> _STATED PROBLEM_
Pick out every line of the material below that contains the string "fill", and copy each one.

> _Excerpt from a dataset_
____

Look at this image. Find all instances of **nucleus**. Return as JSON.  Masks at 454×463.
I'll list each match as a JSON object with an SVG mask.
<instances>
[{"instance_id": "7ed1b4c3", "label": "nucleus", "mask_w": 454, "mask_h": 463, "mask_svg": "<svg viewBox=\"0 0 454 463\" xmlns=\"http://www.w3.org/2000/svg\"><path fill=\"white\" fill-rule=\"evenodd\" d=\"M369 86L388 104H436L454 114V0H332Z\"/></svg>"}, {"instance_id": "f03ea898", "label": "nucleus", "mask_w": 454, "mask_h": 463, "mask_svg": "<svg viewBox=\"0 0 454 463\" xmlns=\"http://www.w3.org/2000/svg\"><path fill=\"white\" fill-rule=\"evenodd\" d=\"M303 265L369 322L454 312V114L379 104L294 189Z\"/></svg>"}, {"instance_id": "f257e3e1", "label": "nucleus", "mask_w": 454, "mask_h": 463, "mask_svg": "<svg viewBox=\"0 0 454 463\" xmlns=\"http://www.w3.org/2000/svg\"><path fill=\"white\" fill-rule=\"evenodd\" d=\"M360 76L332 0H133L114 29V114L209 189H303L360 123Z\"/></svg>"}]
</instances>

____

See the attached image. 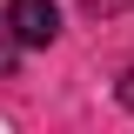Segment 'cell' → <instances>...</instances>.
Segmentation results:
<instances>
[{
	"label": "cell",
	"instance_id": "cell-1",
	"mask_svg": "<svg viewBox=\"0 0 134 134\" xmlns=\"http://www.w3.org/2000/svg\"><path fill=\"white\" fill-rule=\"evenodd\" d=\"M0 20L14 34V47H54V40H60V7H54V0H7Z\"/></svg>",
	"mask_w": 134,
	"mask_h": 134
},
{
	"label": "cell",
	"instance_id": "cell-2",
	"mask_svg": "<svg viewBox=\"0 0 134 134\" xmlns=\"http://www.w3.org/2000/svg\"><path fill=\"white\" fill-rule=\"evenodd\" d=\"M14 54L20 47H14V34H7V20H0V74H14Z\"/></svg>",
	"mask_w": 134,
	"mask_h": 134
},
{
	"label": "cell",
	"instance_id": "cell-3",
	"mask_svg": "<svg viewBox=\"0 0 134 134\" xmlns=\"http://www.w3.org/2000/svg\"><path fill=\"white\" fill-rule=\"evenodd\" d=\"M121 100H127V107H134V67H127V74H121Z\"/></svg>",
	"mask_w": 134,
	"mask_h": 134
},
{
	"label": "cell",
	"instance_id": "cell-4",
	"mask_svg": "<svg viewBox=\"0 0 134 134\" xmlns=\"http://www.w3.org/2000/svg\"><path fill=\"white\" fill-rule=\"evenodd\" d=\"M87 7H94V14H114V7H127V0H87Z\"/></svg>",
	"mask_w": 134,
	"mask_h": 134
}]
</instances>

____

> _WORKED SOLUTION_
[{"instance_id": "7ed1b4c3", "label": "nucleus", "mask_w": 454, "mask_h": 463, "mask_svg": "<svg viewBox=\"0 0 454 463\" xmlns=\"http://www.w3.org/2000/svg\"><path fill=\"white\" fill-rule=\"evenodd\" d=\"M369 86L388 104H436L454 114V0H332Z\"/></svg>"}, {"instance_id": "f03ea898", "label": "nucleus", "mask_w": 454, "mask_h": 463, "mask_svg": "<svg viewBox=\"0 0 454 463\" xmlns=\"http://www.w3.org/2000/svg\"><path fill=\"white\" fill-rule=\"evenodd\" d=\"M303 265L369 322L454 312V114L379 104L294 189Z\"/></svg>"}, {"instance_id": "f257e3e1", "label": "nucleus", "mask_w": 454, "mask_h": 463, "mask_svg": "<svg viewBox=\"0 0 454 463\" xmlns=\"http://www.w3.org/2000/svg\"><path fill=\"white\" fill-rule=\"evenodd\" d=\"M360 76L332 0H133L114 29V114L209 189H303L360 123Z\"/></svg>"}]
	"mask_svg": "<svg viewBox=\"0 0 134 134\" xmlns=\"http://www.w3.org/2000/svg\"><path fill=\"white\" fill-rule=\"evenodd\" d=\"M0 20L14 34V47H54V40H60V7H54V0H7Z\"/></svg>",
	"mask_svg": "<svg viewBox=\"0 0 134 134\" xmlns=\"http://www.w3.org/2000/svg\"><path fill=\"white\" fill-rule=\"evenodd\" d=\"M14 54L20 47H14V34H7V20H0V74H14Z\"/></svg>",
	"mask_svg": "<svg viewBox=\"0 0 134 134\" xmlns=\"http://www.w3.org/2000/svg\"><path fill=\"white\" fill-rule=\"evenodd\" d=\"M121 100H127V107H134V67H127V74H121Z\"/></svg>",
	"mask_svg": "<svg viewBox=\"0 0 134 134\" xmlns=\"http://www.w3.org/2000/svg\"><path fill=\"white\" fill-rule=\"evenodd\" d=\"M87 7H94V14H114V7H127V0H87Z\"/></svg>",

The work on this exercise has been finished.